For many people with diabetes, medication is critical. Though a healthy diet and regular exercise are also important, medication may be a necessary step to keep blood sugar under control and prevent the complications of diabetes.
Diabetes medication comes in many forms, and each person's prescription will depend on the type and severity of their diabetes, as well as other considerations. Possibilities, however, include insulin doses, other injectable medications and oral medications that help manage diabetes. For some, low-dose aspirin, flu vaccines and other medications that prevent complications of diabetes are also a part of their diabetes management plan.
Types of Medication
For type 1 diabetes, in which the body does not produce insulin, doses of insulin on a regular basis are a must. Insulin helps the body regulate blood sugar levels, and it can be delivered via an injection, a pump or another method of infusing it into the body.

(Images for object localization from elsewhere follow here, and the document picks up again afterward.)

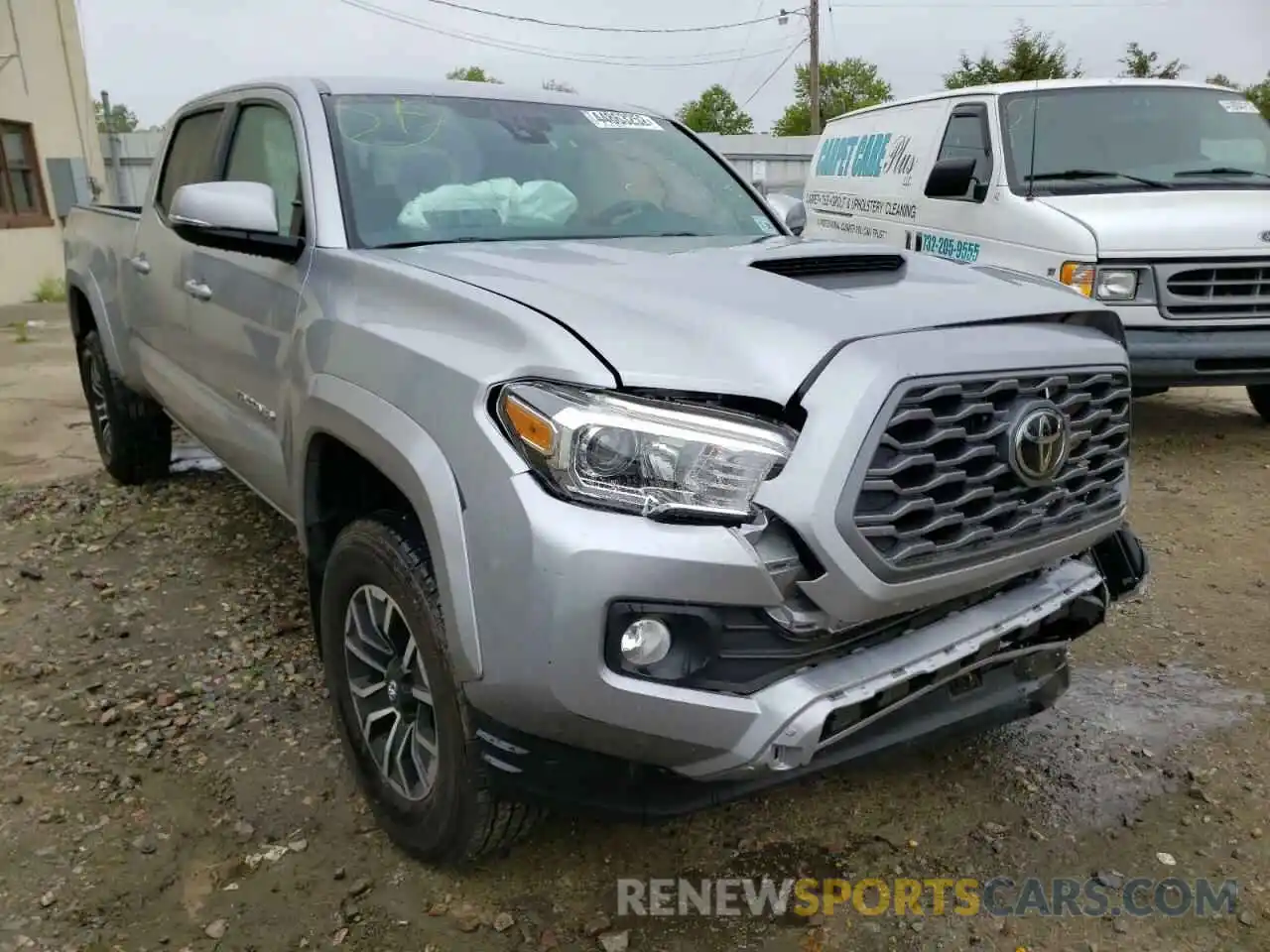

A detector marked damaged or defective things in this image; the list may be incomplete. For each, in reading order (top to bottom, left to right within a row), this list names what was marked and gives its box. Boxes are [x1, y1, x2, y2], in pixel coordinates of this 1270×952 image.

crumpled hood [1040, 188, 1270, 256]
crumpled hood [379, 238, 1111, 405]
damaged front bumper [472, 528, 1143, 817]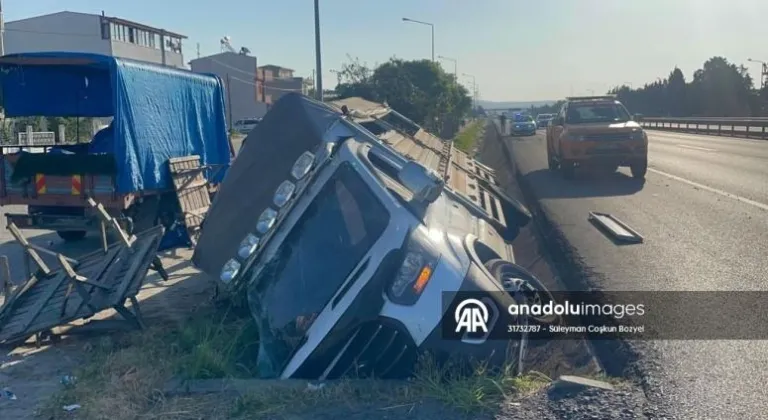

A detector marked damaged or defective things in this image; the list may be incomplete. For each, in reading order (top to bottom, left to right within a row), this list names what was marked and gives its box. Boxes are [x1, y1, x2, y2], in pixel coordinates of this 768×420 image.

overturned white truck [190, 94, 556, 380]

With type 2 diabetes, the body does not use insulin the way that it should. Exercise and eating healthfully should help, but many also need an oral medication to help the body use insulin properly and regulate blood sugar. The drug metformin is often the first medicine tried for people who need oral medication. Often, some trial and error or a combination of pills is ultimately needed to help people regulate their insulin use and blood sugar levels.
Two relatively new injectable medications, which are different from insulin, also are available. They prevent your blood sugar from rising too high after you eat.
In addition, medication needs may be different for those who have a rarer form of diabetes and for women who develop gestational diabetes during pregnancy.